§ Text block
U.S. Department of Energy

    DOE-Funded Clean Energy Projects Win Eight R&D 100 Awards for 2010

    July 14, 2010

    Photo of a researcher holding an electronic testing gauge near a bottle of green algae

    Los Alamos researcher Greg Goddard's use of acoustic focusing technology to harvest algae for fuel won an R&D 100 award.
    Credit: Leroy N. Sanchez

    DOE national laboratories and researchers have won 39 of the 100 awards given this year by R&D Magazine for outstanding technology developments with promising commercial potential, including eight awards for energy efficiency and renewable energy research projects. The sought-after R&D 100 Awards are presented annually in recognition of exceptional new products, processes, materials, and software developed throughout the world and introduced into the market the previous year. An independent panel of judges selects the awards based on the technical significance, uniqueness, and usefulness of projects and technologies from across industry, government, and academia. See the DOE press release for the full list of DOE-funded award winners, and R&D Magazine for all R&D 100 Award winners for 2010.

§ Supplied information
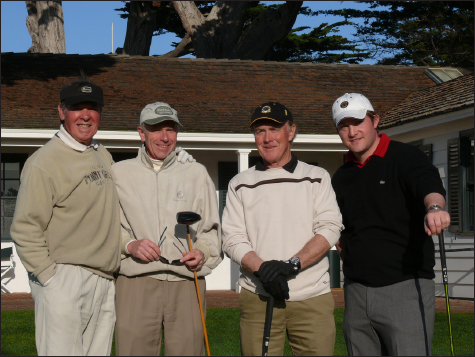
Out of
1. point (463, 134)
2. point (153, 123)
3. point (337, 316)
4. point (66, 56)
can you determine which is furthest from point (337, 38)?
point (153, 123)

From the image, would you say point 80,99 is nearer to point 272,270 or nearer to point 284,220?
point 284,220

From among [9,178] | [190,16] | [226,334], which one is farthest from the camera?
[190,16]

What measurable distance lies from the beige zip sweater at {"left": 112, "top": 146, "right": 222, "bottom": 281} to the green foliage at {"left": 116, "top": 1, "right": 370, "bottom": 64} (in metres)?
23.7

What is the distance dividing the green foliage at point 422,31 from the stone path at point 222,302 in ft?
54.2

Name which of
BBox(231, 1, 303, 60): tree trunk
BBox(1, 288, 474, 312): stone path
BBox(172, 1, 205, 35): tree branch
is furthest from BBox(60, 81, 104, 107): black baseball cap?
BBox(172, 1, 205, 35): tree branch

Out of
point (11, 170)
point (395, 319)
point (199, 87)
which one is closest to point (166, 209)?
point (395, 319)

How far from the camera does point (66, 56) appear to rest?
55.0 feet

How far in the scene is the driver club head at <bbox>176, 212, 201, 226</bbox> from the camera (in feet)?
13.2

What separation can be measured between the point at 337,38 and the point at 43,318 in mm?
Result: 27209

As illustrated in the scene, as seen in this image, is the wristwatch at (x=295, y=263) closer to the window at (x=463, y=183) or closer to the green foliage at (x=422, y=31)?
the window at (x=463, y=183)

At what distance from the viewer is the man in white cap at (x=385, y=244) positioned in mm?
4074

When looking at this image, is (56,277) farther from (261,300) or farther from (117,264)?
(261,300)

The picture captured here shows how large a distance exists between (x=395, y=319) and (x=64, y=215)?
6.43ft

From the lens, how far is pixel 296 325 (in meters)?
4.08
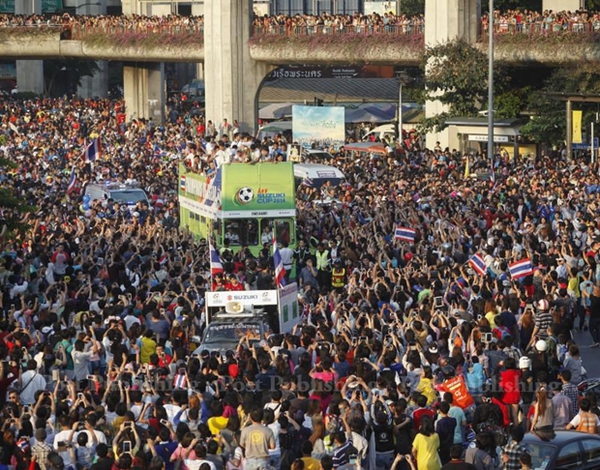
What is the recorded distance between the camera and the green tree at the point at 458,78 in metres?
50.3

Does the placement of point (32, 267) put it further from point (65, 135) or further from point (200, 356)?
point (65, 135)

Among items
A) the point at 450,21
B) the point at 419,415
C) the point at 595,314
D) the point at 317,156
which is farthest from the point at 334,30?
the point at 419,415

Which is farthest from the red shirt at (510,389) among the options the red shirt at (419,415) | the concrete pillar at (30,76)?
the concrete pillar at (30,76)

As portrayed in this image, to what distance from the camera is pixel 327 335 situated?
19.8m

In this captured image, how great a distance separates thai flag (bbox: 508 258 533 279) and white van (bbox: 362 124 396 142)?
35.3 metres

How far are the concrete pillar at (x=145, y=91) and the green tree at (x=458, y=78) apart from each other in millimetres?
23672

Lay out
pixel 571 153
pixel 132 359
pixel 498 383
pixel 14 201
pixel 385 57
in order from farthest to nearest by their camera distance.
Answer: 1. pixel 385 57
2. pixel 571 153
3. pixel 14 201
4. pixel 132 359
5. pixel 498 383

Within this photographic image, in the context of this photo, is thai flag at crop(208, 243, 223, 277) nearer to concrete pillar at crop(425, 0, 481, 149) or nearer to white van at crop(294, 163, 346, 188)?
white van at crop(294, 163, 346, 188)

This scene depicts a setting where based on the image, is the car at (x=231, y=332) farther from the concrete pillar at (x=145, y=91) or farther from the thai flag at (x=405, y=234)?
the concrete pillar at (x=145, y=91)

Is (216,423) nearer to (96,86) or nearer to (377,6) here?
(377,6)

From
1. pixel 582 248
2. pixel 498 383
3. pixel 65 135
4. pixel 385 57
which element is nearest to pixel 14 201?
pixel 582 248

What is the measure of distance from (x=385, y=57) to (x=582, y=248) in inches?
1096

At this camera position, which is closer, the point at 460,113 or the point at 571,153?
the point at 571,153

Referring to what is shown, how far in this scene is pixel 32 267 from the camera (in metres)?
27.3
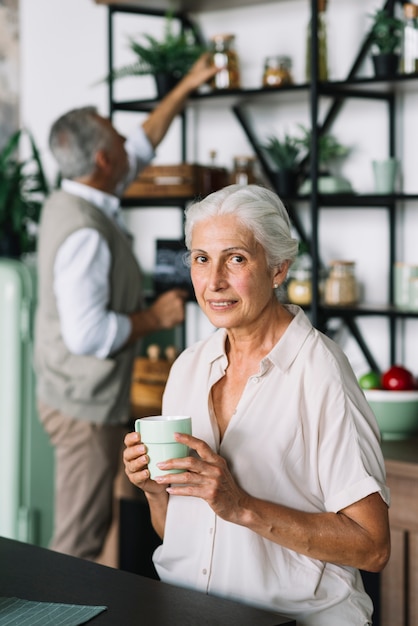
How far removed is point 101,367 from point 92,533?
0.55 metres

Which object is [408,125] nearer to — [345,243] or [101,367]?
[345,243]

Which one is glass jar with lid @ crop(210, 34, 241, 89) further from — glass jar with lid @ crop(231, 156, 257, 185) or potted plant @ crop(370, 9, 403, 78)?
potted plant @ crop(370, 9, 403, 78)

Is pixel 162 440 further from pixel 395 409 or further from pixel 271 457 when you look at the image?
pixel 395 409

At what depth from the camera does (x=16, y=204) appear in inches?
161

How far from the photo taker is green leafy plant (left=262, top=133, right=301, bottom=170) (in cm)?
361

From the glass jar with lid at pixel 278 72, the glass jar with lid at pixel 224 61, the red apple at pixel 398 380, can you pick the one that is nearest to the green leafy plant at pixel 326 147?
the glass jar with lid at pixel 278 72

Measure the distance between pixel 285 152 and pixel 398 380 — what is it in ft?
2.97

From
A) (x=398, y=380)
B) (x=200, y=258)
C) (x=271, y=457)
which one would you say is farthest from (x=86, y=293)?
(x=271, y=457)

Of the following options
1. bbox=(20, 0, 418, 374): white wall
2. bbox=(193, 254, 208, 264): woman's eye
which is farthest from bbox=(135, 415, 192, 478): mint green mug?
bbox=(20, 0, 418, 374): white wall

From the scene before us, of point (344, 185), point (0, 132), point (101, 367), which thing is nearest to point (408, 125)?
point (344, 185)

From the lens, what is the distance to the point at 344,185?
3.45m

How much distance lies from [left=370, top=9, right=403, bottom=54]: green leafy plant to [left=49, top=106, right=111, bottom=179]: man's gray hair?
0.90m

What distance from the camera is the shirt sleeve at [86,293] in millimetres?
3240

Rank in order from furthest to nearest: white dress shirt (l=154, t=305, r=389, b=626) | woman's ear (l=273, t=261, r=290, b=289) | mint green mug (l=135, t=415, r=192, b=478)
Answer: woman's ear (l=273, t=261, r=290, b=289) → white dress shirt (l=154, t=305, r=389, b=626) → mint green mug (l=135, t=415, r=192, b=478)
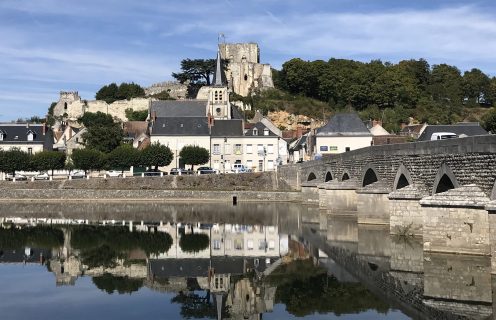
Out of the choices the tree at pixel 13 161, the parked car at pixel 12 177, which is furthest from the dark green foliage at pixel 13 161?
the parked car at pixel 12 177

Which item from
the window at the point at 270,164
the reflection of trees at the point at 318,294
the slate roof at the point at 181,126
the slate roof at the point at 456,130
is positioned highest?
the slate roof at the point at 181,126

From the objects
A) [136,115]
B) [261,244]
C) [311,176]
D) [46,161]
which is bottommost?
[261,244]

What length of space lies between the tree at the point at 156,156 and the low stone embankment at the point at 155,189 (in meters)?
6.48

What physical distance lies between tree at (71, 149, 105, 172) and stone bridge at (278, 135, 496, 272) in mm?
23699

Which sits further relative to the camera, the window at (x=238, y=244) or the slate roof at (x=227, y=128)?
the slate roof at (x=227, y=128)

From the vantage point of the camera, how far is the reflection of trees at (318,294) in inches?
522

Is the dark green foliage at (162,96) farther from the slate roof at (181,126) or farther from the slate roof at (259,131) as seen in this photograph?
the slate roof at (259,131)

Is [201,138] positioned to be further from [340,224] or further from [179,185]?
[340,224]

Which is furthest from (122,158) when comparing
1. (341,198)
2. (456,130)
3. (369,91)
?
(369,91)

§ Set of tasks
1. According to the DOE news item on the 2010 R&D 100 Awards, how many of the 100 awards did DOE national laboratories and researchers win?
2. Continue the DOE news item on the 2010 R&D 100 Awards, picking up after its final sentence.

§ Answers to the exercises
1. They won 39 of the 100 awards.

2.
    Six of DOE's R&D 100 Awards in 2010 went to renewable energy research projects, including three awards for biofuels and biobased products. Biobased products replace petroleum products, so they reduce U.S. oil dependency. The Idaho National Laboratory (INL) was cited for its Supercritical/Solid Catalyst (SSC), which converts discarded and environmentally unfriendly wastes, such as fats or oils, into biodiesel. SSC turns the worst of wastes into high-quality biodiesel fuels using a single step, a breakthrough that could replace 20% of petroleum diesel in the United States, representing crude imports of 800,000 barrels per day. Los Alamos National Laboratory (LANL) was honored for the Ultrasonic Algal Biofuel Harvester, a one-of-a-kind device that uses extremely high-frequency sound waves to extract oils and proteins from algae, separating out and recycling the water, all in one integrated system. And Pacific Northwest National Laboratory (PNNL) was recognized for its development of a process to make propylene glycol from renewable sources. This project allowed PNNL researchers to develop a chemical catalyst that converts a plant-based compound into the additive. See press releases from INL and LANL, and PNNL.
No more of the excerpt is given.